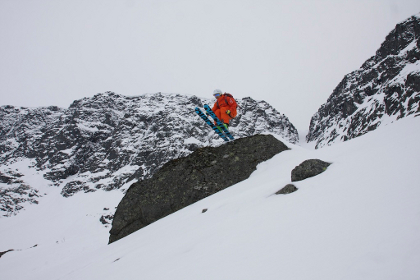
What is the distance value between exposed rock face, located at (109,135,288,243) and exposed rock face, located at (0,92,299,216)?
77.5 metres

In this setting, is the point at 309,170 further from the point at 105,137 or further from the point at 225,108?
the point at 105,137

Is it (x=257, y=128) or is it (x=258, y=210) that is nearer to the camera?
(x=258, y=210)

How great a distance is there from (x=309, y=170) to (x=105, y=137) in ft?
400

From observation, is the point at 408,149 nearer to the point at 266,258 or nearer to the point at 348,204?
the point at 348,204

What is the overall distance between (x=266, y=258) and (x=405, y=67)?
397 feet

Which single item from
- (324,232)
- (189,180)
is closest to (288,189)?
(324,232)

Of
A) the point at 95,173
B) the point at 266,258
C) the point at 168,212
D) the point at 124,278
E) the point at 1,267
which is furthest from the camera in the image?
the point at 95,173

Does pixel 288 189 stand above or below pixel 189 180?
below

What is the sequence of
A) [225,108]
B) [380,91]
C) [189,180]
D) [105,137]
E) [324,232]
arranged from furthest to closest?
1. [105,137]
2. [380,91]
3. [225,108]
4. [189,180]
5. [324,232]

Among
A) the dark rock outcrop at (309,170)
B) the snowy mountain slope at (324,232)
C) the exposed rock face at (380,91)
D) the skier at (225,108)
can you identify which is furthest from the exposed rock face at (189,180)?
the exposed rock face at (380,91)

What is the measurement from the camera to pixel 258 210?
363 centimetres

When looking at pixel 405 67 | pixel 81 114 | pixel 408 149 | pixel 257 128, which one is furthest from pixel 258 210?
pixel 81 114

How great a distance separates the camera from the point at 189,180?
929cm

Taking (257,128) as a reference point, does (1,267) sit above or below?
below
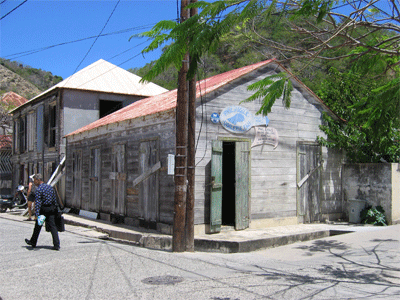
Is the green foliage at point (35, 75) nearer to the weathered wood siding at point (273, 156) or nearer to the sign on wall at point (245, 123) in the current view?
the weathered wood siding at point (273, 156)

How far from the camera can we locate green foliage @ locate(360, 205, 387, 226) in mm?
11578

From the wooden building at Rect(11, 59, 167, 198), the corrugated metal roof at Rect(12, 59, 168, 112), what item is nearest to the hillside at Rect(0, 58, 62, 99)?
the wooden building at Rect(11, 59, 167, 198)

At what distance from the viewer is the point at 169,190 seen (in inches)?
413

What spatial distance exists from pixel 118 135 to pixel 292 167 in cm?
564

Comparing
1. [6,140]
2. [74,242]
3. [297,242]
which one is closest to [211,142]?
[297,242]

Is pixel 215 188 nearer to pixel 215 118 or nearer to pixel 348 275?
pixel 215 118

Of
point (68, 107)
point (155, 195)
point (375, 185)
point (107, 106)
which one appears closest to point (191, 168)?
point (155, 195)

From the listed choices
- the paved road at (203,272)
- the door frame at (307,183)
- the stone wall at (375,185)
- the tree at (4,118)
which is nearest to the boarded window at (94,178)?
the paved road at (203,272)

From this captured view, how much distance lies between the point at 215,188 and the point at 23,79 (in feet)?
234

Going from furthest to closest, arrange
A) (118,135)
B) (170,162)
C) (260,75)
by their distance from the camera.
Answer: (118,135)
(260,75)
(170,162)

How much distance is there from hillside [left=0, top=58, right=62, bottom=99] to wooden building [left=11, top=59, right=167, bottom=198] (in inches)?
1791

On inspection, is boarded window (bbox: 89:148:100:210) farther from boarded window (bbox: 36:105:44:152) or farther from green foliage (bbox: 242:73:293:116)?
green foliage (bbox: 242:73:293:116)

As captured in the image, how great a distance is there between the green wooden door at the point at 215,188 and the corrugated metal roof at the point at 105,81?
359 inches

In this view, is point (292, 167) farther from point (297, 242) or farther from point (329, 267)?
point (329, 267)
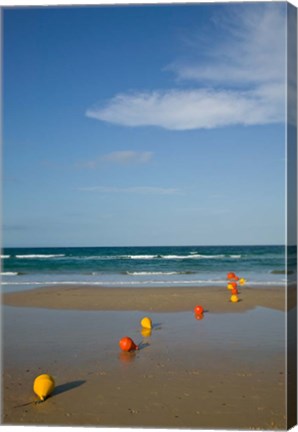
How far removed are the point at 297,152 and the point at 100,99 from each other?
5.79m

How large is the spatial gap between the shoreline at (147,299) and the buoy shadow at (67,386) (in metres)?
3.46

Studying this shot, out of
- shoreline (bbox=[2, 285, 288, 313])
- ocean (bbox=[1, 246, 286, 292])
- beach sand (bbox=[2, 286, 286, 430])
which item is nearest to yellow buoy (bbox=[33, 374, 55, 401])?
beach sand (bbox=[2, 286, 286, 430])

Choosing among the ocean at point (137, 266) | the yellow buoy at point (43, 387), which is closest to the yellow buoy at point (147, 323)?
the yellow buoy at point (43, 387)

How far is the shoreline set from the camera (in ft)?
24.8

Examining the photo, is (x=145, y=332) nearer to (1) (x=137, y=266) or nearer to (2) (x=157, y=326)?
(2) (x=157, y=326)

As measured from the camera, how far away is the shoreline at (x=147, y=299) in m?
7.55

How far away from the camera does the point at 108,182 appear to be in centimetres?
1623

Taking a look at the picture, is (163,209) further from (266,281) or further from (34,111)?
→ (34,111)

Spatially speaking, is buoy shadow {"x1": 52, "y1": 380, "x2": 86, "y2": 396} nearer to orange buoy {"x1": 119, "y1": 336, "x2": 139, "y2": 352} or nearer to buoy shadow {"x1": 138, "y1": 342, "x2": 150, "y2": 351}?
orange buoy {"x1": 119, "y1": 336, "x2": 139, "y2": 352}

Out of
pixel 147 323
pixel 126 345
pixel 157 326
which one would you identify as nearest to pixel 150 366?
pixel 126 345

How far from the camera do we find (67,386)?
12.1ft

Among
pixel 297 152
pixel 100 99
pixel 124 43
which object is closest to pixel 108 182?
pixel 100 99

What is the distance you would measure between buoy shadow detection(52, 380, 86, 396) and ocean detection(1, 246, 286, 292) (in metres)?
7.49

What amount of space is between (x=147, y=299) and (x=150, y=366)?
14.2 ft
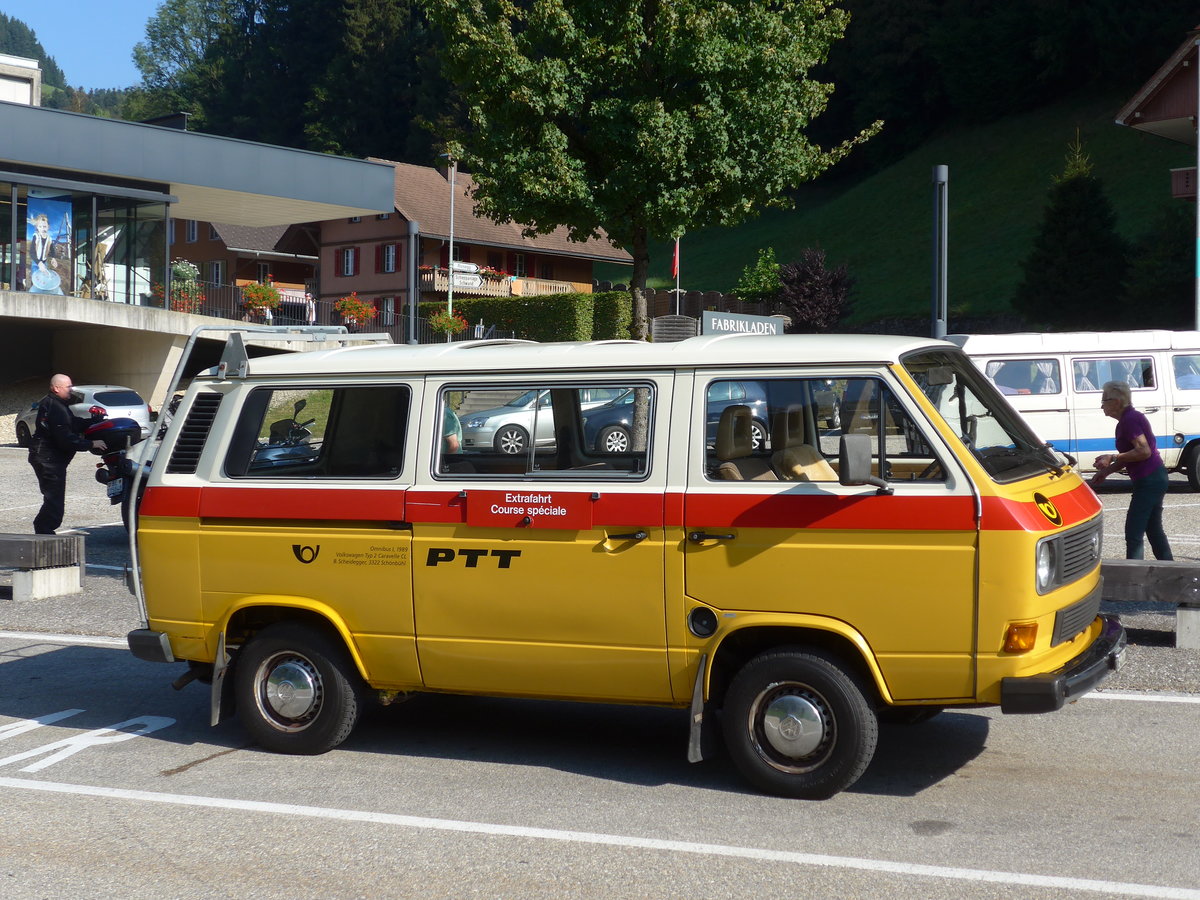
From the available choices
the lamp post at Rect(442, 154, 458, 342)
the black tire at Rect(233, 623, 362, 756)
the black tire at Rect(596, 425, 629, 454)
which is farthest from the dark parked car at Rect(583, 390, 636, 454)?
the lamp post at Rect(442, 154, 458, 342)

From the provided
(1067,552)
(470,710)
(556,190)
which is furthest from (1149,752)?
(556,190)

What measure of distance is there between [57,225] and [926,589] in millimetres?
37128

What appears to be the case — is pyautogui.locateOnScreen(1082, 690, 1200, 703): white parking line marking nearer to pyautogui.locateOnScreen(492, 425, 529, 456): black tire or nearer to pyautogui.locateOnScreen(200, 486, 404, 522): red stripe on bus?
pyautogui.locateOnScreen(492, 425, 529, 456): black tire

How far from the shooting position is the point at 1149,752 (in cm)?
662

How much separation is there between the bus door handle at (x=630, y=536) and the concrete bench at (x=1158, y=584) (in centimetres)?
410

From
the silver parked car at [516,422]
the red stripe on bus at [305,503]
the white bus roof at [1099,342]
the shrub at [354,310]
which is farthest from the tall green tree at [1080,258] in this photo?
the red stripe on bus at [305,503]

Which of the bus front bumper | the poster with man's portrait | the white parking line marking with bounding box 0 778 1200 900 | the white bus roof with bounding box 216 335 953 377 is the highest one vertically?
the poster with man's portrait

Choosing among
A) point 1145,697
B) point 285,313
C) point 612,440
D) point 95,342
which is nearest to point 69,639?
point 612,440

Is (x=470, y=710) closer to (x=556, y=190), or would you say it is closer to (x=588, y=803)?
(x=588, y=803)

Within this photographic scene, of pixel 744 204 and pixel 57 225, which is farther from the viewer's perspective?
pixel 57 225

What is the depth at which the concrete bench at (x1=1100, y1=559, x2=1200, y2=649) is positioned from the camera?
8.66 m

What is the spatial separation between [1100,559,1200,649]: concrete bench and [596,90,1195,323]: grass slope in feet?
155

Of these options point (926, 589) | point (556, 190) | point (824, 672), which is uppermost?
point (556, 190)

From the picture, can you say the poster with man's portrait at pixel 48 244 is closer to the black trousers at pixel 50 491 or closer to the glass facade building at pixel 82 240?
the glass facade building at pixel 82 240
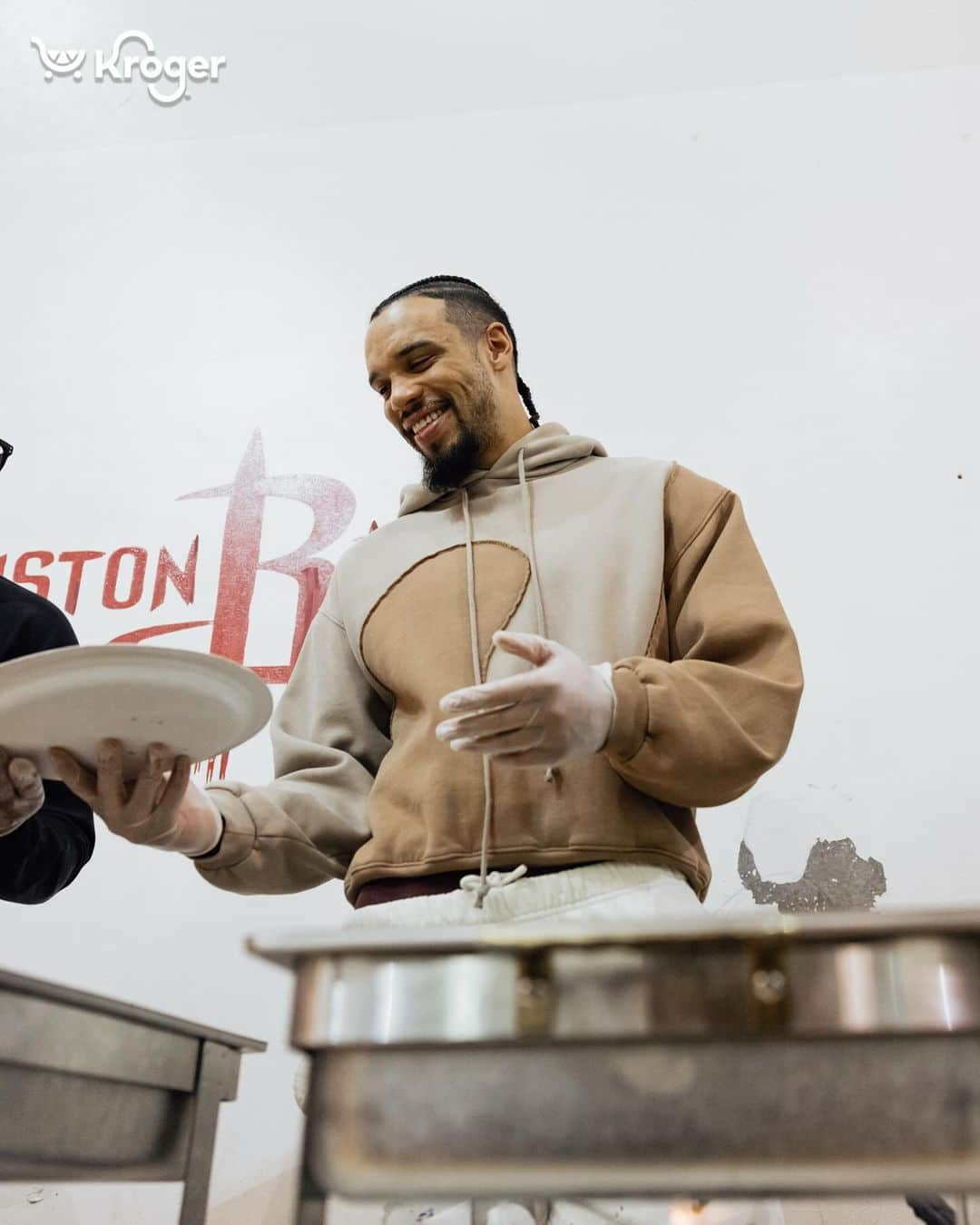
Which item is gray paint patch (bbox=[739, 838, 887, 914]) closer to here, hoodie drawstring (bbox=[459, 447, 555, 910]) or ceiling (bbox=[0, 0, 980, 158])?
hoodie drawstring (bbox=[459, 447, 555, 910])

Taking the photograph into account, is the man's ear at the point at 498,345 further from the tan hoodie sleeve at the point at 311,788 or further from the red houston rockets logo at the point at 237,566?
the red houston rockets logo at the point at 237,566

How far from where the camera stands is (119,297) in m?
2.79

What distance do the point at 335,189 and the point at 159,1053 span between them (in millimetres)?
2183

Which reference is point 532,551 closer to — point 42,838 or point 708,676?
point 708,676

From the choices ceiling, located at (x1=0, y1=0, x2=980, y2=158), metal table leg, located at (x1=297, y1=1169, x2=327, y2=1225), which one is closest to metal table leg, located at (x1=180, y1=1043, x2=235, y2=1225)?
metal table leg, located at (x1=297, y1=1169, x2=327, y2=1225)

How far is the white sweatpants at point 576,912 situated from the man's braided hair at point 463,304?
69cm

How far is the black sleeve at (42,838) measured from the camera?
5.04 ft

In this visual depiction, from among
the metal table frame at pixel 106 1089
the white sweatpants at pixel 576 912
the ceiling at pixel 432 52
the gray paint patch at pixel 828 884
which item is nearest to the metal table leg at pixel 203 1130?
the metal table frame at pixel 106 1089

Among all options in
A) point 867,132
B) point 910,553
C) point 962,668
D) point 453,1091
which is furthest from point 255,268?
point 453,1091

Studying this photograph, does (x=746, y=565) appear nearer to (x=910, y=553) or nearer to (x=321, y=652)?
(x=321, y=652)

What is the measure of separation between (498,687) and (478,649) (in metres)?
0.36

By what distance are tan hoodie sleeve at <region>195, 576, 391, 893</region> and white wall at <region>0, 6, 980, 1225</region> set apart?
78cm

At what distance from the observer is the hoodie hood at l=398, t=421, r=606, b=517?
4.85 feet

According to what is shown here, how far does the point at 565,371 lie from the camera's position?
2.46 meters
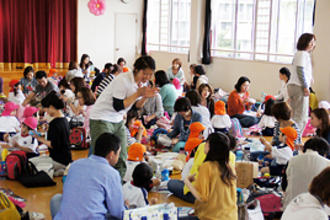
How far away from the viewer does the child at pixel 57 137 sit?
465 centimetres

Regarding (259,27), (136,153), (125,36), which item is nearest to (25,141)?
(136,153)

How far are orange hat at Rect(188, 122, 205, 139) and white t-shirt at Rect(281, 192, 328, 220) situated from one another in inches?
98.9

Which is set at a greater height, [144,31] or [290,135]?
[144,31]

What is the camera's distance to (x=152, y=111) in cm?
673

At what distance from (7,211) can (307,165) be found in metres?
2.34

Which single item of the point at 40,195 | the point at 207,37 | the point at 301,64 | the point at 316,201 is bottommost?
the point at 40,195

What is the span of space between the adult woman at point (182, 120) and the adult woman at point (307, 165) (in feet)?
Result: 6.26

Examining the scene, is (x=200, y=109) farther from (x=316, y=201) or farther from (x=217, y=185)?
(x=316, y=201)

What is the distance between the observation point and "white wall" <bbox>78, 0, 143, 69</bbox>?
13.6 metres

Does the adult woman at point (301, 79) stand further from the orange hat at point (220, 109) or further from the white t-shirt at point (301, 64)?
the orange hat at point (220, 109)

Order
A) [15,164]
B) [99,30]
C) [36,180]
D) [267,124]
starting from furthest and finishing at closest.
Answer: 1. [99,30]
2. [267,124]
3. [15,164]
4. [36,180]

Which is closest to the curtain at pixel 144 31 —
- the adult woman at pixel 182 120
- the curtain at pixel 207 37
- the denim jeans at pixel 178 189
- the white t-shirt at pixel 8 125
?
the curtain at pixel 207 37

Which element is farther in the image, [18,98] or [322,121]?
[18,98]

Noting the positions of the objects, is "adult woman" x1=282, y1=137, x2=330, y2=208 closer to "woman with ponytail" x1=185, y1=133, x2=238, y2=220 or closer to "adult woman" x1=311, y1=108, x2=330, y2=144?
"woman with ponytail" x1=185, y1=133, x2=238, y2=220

***

**Directive:** Starting at the beginning of the entries and ending at the line that contains "5. [324,232]", extract every line verbatim, including both ends. Leave the pictures out.

**Output below:**
What is the distance value between exposed rock face, located at (109,135,288,243) and exposed rock face, located at (0,92,299,216)?
77.5 metres

In this setting, is the point at 309,170 further from the point at 105,137 or further from the point at 225,108?
the point at 105,137

Is it (x=257, y=128) or is it (x=258, y=210) that is nearer to the camera?
(x=258, y=210)

How great a distance is there from (x=309, y=170) to (x=105, y=137) in ft?
400

From observation, is the point at 408,149 nearer to the point at 266,258 or nearer to the point at 348,204?
the point at 348,204

What is the overall distance between (x=266, y=258) and (x=405, y=67)?
397 feet

Which single item from
- (324,232)
- (189,180)
is closest to (288,189)?
(324,232)

Of
A) the point at 95,173
B) the point at 266,258
C) the point at 168,212
D) the point at 124,278
E) the point at 1,267
which is furthest from the camera in the image?
the point at 95,173

Does pixel 288 189 stand above or below pixel 189 180?
below

What is the sequence of
A) [225,108]
B) [380,91]
C) [189,180]
D) [105,137]
E) [324,232]
arranged from furthest to closest?
1. [105,137]
2. [380,91]
3. [225,108]
4. [189,180]
5. [324,232]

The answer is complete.